4 Ways To Spin The Questionable Parts Of Your Resume In A Job Interview

You're in the middle of a job interview when the interviewer hits you with a hard question. You freeze.

You can feel the sweat on your forehead, and it's getting harder to breathe. If you tell the truth, you might not get the job. So, what do you do?

You need this job, so you tell a little lie. It's not a big deal, right? But although fibbing or stretching the truth in a job interview may seem like a small crime, it's actually a pretty bad idea.

You could get caught in the lie. This would not only be embarrassing, it would also effectively take you out of the running for the position. In addition, lying could make you seem like a great fit for role that actually isn't right for you, putting you and the employer in bad positions later.

So, what do you do instead? Avoid these common interview lies, and use my tactics to answer honestly:

1. "What gaps?"

When you're applying for the job, you only include positions that are relevant on your resume. That's good. You should do that.

But if you do have gaps in employment or have only worked somewhere for a short period of time, the interviewer will notice. He or she will ask you about it.

If you think you can cover up your gaps in employment or your negative experiences by fudging the employment dates on your resume, think again. In a 2014 CareerBuilder survey, 42 percent of employers surveyed said they had caught job candidates lying about employment dates.

The best thing to do is prepare to answer questions about gaps or short stints in employment. Be honest about any unemployment or negative experiences, but focus the conversation on what you learned from the experience.

How have you grown as a professional since then? What skills have you worked on as a result?

2. "I always get along with everyone."

You should never badmouth anyone -- be it a co-worker or past boss -- in an interview. Ever. That being said, you shouldn't lie about getting along with everyone either.

There are difficult personalities in every office, and chances are, you've had to work with some of them. But saying “I loved everyone” or “I'm a great team player” is a cop out, and it ends the conversation.

Your experience working with people you don't get along with can actually be a positive in a job interview. When you're asked about a challenge you had to overcome, you can discuss any friction you've experienced on past teams and how you professionally tackled adversity.

Avoid talking about specific people. Instead, focus on how you changed your approach to get the job done. Explaining your experience can highlight your communication and problem-solving skills, as well as your ability to work with demanding or difficult clients. This is much more valuable than some cookie-cutter answer.

3. "We have the same interests? What a coincidence."

You know cultural fit is important when landing a job, so do your homework before the interview. You look at both company events and the social profiles of employees to see what the team likes doing.

When the topic of hobbies comes up in the interview, you say you have the same interests as the team. In the interview, you say you just love the outdoors, or that you're really into sports and fitness activities.

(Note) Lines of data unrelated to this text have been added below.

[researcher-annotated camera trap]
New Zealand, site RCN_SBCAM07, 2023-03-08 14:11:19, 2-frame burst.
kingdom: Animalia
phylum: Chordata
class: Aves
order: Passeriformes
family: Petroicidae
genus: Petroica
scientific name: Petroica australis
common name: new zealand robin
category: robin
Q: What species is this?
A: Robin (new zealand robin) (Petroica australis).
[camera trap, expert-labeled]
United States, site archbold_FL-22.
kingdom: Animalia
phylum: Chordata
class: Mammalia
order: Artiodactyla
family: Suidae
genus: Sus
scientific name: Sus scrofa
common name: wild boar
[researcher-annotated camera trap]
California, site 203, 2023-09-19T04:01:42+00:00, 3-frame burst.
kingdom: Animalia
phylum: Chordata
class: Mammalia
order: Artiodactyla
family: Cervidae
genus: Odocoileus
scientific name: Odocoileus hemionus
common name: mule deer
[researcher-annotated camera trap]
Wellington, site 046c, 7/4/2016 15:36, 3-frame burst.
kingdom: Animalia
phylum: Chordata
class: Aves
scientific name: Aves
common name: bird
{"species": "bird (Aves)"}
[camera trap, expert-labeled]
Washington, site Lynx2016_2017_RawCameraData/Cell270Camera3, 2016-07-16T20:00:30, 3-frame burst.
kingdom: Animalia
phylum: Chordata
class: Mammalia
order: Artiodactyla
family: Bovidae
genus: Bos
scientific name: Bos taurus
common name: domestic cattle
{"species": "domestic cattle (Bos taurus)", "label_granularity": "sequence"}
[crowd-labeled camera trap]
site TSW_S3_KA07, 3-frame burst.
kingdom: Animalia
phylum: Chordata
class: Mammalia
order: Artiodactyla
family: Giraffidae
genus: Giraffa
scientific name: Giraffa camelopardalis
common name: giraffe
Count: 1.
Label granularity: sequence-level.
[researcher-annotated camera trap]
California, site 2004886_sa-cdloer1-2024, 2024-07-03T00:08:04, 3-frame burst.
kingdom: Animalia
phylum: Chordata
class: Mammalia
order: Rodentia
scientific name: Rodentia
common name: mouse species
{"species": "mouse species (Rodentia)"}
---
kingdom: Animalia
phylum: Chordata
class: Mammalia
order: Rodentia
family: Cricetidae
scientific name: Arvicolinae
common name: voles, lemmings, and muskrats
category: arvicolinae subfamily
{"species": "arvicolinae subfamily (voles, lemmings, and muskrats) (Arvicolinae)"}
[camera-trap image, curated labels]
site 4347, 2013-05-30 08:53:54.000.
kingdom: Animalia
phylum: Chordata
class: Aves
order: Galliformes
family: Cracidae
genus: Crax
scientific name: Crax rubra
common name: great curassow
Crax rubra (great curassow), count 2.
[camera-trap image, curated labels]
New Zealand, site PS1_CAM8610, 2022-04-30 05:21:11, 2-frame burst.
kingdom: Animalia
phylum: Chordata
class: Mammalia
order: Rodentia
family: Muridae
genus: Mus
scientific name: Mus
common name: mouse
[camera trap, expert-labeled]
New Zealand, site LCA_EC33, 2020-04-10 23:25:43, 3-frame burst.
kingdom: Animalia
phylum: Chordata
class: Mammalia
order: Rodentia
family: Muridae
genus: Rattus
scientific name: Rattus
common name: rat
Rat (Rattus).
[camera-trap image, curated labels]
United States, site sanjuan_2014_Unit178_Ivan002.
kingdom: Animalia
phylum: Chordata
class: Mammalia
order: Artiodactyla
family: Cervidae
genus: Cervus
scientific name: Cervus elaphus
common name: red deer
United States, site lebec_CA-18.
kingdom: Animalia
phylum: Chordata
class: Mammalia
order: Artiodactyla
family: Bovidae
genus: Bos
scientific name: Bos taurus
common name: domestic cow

You say this even if you hate those things in real life. Cultural fit is important, but why would you want to work for a company you really aren't a good fit for? That's not good for you or the employer.

In addition, if you do lie about your interests, the truth will eventually come out. Among the recruiters surveyed by Jobvite in 2014, it was seen that 93 percent scan the social profiles of job candidates before making hiring decisions, and 80 percent are specifically looking to see if the candidates are a good fit for the company culture.

If they don't catch the lie before you start the job, they're bound to find out once you do. Company camping retreat? “I know I said I love camping and the outdoors in my interview, but I actually don't even own a tent.”

Avoid getting caught in a lie and tell the truth about your hobbies and interests. If you love spending quality time with your dog, have a passion for knitting or prefer to take unconventional fitness classes like pole dancing, proudly share that with the interviewer.

(Well, maybe leave out the pole dancing.) Being genuine is always better than trying to fit yourself into a particular image a company is looking for.

4. "I love your company."

The interview is winding down, and the interviewer wants to know why you're looking for a new job. Why now? Why this company?

If you're looking for a new job, chances are, there's something you don't like about your current job: the commute is too long, your salary is too low or you just don't like what you're doing. But you don't want to seem negative.

You enthusiastically tell the interviewer you love the company. You say the opportunity to work with him or her is a great move for your career. You're passionate about the mission, and are excited about the position.

You should be passionate about the employer and the opportunity, but you shouldn't have to lie about it. If you really aren't that excited about the position and simply see the job as a way out of your old one, that's a bad sign.

The job isn't for you. Move on, and find one that excites you.

It's also OK to explain why you're looking to leave your old job. Just don't badmouth your employer.

If you're genuinely excited about the opportunity, tell the interviewer. Be specific.

What about the company or job excites you? What attracted you to the company? Is it the people, the mission or the opportunity to use certain skills?

In the pressure of the interview, lying to make yourself seem more desirable may seem like the best choice. But you're doing both the employer and yourself a disservice. Be honest during interviews to find the job that is the right fit for you.

Have you ever lied in a job interview? Why? What was the end result?